To find double-spend attempts you'll need to do 3 things...
- Find or write software that will accept transactions from bitcoin nodes that are double-spend attempts
- Connect to as many nodes as possible so that you are more likely to be connected to one of the few nodes that is relaying the double-spend attempt
- Keep a permanent history of all transactions that have ever been received and not confirmed, even weeks, months, or years after most nodes would have dropped them from their memory pool
Even if you do all of that, you will still miss some double-spend attempts, but if you are connected to enough nodes you'll have a good chance at finding a significant percentage of them.

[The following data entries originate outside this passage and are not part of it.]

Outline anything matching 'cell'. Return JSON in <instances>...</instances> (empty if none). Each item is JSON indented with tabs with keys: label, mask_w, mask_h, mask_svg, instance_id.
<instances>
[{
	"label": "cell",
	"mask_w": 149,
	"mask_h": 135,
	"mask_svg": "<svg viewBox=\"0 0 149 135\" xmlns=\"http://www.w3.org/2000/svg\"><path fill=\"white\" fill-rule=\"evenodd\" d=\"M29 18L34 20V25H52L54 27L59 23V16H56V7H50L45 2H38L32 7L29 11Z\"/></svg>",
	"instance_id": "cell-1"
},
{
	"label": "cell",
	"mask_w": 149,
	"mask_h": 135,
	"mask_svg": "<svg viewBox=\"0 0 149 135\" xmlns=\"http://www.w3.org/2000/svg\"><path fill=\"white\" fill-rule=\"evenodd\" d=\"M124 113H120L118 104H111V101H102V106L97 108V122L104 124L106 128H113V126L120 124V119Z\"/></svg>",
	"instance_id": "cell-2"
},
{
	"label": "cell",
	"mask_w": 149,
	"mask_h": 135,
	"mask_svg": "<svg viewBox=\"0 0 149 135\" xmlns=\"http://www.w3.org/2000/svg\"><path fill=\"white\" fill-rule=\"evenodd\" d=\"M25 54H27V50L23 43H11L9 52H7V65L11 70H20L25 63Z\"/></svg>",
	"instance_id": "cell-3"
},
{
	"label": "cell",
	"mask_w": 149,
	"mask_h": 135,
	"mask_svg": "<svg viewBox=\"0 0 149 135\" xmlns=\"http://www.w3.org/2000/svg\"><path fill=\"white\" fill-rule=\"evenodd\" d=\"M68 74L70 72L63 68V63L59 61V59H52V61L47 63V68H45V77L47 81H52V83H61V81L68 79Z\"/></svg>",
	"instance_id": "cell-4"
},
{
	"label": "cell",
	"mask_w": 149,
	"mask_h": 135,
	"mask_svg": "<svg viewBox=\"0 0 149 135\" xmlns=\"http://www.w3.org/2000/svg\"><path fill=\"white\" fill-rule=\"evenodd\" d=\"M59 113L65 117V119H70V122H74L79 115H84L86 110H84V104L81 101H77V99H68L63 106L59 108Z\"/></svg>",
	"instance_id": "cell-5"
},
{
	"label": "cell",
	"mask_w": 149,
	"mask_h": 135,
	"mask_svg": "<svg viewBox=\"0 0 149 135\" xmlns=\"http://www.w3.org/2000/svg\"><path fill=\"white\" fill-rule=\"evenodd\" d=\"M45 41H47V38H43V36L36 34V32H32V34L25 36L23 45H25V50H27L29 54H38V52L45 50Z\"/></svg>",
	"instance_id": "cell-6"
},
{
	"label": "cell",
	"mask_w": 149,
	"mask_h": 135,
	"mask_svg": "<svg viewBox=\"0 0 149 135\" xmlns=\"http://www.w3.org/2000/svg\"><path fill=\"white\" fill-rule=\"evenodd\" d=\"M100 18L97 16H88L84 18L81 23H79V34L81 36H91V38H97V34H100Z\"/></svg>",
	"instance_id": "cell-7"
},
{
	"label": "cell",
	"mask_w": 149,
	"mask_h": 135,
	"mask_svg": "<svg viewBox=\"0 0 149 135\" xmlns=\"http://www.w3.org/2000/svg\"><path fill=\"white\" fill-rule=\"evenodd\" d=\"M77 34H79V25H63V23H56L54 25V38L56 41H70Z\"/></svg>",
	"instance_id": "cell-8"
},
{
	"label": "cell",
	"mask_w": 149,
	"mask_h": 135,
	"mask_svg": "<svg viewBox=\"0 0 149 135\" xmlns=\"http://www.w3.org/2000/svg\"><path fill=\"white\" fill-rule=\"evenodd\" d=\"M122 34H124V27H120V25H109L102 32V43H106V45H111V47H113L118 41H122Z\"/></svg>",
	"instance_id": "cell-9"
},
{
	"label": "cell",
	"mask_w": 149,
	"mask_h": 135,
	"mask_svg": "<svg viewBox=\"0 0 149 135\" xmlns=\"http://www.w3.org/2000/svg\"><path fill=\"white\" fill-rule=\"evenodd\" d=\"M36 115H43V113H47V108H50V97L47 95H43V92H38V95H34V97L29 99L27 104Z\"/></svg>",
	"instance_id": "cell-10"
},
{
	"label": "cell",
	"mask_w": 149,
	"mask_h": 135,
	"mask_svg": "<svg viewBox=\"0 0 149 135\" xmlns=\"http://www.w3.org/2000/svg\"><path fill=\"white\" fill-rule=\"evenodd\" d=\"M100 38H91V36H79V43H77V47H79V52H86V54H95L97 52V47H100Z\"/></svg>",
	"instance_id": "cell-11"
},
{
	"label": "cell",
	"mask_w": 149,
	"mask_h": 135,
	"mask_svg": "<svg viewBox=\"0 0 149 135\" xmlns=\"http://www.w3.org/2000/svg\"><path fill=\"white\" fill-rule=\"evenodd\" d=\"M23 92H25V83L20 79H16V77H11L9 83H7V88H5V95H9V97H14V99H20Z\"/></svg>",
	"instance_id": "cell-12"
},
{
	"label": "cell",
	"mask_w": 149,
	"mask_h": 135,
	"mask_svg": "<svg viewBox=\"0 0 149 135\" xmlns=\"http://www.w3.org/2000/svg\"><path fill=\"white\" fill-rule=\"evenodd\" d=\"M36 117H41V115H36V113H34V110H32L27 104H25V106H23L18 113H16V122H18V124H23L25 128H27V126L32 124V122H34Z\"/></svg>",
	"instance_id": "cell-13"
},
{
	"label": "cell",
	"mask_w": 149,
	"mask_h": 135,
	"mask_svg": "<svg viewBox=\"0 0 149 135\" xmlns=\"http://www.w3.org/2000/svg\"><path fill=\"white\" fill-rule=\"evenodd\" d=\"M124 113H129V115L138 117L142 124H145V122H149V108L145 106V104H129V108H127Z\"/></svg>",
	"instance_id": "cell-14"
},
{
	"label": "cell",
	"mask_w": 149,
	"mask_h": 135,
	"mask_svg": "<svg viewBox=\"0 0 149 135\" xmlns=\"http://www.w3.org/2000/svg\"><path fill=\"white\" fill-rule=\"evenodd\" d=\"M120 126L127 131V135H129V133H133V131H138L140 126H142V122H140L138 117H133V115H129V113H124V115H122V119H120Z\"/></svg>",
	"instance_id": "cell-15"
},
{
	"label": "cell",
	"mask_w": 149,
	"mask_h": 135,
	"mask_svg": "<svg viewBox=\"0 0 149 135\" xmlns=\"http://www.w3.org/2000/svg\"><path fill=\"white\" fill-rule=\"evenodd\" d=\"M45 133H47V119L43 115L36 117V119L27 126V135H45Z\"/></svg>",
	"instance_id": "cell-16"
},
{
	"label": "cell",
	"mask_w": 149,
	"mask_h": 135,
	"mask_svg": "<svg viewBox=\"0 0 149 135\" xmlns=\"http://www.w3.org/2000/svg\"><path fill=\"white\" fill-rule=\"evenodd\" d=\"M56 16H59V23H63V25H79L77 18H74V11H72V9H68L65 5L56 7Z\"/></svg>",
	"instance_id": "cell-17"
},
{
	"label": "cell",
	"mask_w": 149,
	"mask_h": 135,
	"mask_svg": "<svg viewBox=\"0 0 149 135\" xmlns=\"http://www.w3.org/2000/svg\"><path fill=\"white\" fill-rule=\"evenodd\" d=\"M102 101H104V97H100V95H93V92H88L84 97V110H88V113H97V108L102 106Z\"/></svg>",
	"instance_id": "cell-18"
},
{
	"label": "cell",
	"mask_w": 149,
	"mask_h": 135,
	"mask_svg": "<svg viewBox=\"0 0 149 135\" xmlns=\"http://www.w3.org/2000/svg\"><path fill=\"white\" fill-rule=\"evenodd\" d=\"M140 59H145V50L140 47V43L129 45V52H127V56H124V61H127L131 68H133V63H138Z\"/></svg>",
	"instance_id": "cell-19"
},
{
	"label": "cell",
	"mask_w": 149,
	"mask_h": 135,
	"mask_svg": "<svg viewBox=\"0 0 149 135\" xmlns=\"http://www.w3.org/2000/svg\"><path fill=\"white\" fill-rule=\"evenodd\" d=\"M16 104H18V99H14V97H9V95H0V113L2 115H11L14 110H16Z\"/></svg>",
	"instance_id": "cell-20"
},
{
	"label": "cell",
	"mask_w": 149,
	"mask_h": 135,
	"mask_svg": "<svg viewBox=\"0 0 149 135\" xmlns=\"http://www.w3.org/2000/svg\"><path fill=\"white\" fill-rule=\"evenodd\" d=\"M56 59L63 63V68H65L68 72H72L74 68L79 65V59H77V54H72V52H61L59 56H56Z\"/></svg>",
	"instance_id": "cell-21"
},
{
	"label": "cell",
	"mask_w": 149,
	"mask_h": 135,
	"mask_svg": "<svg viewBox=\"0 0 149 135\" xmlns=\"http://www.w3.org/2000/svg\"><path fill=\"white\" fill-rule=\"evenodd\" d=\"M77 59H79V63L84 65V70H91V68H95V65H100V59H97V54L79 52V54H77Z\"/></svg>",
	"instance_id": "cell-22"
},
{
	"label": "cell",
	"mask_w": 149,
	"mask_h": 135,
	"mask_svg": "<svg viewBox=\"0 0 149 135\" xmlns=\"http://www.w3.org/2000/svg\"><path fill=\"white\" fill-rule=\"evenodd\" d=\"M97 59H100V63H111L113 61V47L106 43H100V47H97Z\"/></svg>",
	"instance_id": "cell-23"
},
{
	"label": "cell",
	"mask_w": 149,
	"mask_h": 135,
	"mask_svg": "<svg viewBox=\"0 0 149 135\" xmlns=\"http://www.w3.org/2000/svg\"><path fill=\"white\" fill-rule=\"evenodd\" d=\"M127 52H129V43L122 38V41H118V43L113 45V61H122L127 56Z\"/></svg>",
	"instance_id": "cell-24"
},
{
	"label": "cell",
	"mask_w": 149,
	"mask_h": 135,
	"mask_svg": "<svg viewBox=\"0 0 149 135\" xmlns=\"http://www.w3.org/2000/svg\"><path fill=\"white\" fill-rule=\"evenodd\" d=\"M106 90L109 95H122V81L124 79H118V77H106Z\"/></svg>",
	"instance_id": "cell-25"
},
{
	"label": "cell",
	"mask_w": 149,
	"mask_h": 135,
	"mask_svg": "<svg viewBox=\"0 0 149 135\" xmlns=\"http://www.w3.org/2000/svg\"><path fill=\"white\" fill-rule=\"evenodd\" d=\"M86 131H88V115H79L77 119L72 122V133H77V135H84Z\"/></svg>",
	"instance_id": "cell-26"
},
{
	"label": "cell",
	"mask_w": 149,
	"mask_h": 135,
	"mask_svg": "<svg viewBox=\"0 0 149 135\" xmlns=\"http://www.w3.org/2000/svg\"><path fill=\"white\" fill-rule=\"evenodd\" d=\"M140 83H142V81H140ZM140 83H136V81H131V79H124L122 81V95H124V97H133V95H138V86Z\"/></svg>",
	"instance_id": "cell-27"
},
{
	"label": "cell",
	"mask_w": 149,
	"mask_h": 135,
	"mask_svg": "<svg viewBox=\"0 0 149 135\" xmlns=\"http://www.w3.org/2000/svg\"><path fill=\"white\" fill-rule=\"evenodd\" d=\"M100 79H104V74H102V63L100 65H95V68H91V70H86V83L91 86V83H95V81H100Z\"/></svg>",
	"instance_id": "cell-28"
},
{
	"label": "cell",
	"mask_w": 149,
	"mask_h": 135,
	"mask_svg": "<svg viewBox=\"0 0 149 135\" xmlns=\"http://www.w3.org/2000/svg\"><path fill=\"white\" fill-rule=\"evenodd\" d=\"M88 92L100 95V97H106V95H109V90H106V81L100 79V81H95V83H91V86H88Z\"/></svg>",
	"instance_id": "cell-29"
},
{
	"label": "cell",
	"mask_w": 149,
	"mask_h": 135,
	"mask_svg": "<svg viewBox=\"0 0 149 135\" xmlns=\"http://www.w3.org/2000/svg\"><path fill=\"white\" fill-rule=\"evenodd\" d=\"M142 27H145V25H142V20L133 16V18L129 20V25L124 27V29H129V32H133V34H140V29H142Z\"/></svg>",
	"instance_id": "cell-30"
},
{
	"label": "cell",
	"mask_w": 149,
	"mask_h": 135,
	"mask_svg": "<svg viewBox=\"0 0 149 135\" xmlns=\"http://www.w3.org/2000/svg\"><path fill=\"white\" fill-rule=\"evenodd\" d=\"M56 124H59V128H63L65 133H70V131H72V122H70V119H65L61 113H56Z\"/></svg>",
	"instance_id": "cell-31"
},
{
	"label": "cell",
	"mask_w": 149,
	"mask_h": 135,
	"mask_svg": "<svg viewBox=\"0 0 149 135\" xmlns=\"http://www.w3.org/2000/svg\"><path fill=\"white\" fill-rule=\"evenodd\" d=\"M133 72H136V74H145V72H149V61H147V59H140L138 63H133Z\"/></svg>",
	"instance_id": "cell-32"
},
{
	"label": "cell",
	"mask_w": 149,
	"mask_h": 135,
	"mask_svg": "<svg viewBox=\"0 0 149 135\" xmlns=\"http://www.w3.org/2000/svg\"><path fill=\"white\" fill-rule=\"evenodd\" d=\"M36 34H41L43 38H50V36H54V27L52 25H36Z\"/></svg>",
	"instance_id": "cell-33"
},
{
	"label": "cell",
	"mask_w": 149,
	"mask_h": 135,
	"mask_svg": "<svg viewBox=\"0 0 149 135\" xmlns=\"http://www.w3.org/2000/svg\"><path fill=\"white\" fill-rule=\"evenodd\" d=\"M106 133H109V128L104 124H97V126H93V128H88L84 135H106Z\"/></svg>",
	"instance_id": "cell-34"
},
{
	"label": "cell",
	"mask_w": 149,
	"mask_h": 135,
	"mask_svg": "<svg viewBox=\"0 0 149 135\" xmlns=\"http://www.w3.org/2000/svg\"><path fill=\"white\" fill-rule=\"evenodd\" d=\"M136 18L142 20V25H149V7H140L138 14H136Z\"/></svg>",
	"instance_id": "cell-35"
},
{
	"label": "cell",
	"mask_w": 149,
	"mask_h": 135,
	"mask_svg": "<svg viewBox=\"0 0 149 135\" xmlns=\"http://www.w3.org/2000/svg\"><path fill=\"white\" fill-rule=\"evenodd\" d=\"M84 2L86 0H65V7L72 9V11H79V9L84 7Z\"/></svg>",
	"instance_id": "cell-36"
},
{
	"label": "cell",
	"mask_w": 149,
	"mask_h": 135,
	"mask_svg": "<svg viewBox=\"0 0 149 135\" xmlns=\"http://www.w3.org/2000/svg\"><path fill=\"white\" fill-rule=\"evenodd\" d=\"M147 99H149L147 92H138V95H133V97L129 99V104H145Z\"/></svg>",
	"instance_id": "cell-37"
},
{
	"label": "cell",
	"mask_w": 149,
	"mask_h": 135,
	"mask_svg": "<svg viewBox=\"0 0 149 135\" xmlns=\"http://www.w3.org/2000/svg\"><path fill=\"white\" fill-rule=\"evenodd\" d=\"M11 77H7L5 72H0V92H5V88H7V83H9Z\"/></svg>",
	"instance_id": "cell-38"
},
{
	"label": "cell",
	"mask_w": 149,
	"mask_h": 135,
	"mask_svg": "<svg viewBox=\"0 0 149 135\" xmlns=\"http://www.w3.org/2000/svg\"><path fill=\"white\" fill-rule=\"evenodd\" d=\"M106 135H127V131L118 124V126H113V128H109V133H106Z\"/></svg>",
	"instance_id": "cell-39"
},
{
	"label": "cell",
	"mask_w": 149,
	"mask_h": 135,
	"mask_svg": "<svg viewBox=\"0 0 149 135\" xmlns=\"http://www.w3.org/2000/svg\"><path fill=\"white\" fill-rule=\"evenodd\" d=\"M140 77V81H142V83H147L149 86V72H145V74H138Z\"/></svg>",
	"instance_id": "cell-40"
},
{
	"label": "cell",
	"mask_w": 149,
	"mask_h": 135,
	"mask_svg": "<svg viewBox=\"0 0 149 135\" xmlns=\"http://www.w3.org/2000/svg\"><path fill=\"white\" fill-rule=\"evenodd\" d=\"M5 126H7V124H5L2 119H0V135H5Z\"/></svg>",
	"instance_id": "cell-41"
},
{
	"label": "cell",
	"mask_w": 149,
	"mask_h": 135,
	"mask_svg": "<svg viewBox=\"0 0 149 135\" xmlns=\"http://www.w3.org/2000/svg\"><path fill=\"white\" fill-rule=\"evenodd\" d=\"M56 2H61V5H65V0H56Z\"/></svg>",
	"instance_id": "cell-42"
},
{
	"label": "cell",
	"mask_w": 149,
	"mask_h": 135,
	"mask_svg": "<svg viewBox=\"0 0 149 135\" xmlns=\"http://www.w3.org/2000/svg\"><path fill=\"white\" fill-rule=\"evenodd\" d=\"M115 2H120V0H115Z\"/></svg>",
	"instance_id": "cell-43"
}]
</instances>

The problem is, as an attacker I could do the following:
- Connect directly to nodes run by a few of the largest mining pools
- Connect to a very large number of non-mining peer nodes
- Broadcast a transaction (TXN_A) to the non-mining peer nodes
- Simultaneously send a double-spend attempt (TXN_B) directly to the mining pool nodes
If I did that, then most of the network (including your double-spend monitor) would hear about TXN_A. Since most nodes won't relay the double-spend attempt, it is very likely that your double-spend monitor won't hear about TXN_B (unless you happen to be connected directly to the same mining pool nodes as me). Meanwhile the mining pools will refuse to accept TXN_A (since that will appear to be a double-spend attempt to them). Eventually TXN_B will be confirmed by one of the mining pools, and you'll receive the block with TXN_B in it. At that point, your node will remove TXN_A from its memory pool since it is no longer valid. Notice that TXN_B never made it into your memory pool. As far as your node was concerned, the TXN_B didn't exist, and then it was confirmed.